Silverman: “This of course was done in the pre-digitally composited style. Right now we’re in the 16:9 frame size, back then it was called 4:3 aspect ratio, so we had to sort of take those images and basically trace it to try to maintain that look.”

Oliver: “And then we deviated within scene and added new poses, and then went from there. So then we had to match all the old color, and then transition into the new color. We chose colors to match the original colors, and then added filters to give a little haze over the line, and then add a little cel shadow behind to make it look like it was still actually cels being used instead of colored on computer.”

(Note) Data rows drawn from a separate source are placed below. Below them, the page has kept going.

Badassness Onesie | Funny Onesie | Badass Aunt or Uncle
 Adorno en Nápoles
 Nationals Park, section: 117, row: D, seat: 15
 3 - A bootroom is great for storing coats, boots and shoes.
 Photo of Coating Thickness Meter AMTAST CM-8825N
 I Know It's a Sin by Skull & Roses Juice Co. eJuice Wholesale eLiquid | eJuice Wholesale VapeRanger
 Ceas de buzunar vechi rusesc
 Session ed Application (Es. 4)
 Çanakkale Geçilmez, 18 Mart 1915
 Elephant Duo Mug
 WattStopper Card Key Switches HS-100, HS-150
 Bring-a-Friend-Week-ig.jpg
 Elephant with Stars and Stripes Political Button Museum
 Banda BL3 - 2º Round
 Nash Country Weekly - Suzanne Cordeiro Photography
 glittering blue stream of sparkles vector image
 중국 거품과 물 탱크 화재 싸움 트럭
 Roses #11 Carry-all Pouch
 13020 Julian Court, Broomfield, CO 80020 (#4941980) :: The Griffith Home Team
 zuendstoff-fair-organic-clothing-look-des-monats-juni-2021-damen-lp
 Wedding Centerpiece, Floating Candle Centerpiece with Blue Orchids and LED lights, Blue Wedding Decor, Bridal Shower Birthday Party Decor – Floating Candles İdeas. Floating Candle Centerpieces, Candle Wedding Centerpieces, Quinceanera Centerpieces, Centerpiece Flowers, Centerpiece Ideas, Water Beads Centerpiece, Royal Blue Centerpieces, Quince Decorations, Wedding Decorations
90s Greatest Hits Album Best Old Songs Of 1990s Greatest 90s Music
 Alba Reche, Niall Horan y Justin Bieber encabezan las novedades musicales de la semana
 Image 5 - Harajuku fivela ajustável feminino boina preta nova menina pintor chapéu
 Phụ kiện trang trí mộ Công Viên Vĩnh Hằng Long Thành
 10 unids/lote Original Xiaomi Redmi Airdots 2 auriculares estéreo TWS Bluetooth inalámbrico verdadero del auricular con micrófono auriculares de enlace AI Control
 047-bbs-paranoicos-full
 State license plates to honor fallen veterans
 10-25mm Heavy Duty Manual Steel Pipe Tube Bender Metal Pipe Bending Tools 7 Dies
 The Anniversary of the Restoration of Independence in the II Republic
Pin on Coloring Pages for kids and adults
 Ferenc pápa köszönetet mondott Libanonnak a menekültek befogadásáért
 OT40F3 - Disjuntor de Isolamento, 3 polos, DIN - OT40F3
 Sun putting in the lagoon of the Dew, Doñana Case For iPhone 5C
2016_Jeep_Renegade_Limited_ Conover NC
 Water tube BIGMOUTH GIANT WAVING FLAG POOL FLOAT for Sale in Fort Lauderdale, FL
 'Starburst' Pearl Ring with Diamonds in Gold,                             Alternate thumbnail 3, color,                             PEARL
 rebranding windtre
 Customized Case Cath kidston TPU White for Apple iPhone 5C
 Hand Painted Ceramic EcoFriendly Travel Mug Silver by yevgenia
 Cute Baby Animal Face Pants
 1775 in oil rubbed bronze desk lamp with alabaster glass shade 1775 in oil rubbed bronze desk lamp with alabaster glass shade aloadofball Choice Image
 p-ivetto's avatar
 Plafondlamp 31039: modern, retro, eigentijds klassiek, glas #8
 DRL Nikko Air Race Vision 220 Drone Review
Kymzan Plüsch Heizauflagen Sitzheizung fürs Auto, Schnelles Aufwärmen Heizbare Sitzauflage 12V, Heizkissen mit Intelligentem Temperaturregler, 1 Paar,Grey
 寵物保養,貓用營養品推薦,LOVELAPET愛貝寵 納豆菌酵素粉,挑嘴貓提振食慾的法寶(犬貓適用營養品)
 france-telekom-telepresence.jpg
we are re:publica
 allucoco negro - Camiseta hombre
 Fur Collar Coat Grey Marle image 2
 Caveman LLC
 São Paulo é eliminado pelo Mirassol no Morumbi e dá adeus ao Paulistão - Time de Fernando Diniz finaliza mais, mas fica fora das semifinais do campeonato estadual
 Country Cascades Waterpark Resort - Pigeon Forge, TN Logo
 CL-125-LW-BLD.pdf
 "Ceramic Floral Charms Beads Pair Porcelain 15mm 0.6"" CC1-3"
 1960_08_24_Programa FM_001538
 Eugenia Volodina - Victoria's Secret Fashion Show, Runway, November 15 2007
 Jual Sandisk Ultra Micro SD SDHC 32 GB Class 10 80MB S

“And then really once the two guys come in, the two frat guys, who then force Homer to chug a beer, once that happens then that’s the new animation that we added, and so we then had nothing to trace over.”

“Simpsons World” Is A Detailed Love Letter To Iconic Classic & Modern The Simpsons Moments

With its catchy monorail pitch song performed by Phil Hartman and a memorable guest appearance by Star Trek‘s Leonard Nimoy, it is understandable why “Marge vs. The Monorail” was selected as the opening for “Simpsons World.” Written by Conan O’Brien, the episode is a standout story celebrated among The Simpsons‘ earliest offerings and that helped develop many of the show’s comedic styling. As such, with the episode being so recognizable and celebrated, it was a perfect example to not only indicate that something was amiss in “Simpsons World’sopening through its deviations but also to effectively introduce the premise behind the entire park.

RELATED: The Simpsons’ Original Marge vs. The Monorail Plan Had A Different Star Trek Cameo

“Marge vs. The Monorail” was not the only moment from The Simpsons‘ history that was recreated and then twisted for the “Treehouse of Horror” segment. Smaller moments dating all the way back to Bart’s victory over Nelson (Both voiced by Nancy Cartwright) in season 1’s “Bart the General” were recreated in blink-and-you-miss-it nods. Furthermore, even moments that achieved viral fame online, including the “Homer emerging from the bushes” meme, were acknowledged, as parkgoers tried to get the sentient Homer bot to recreate the image. As such, “Simpsons World” not only pays tribute to the classic seasons, but moments modern audiences have grown fond of.

Between its numerous call-backs and surprising last-minute Bob’s Burgers crossover, “Simpsons World” has become a much-loved segment from an already standout modern episode of The Simpsons. While the moment itself is a fun nod to the classic episode, the lengths that Oliver, Silverman, and the rest of the crew dedicated to replicate the style of classic episodes represent the lengths taken to pay tribute to the era. As such, there is a new appreciation for the segment’s surprisingly detailed animation recreation.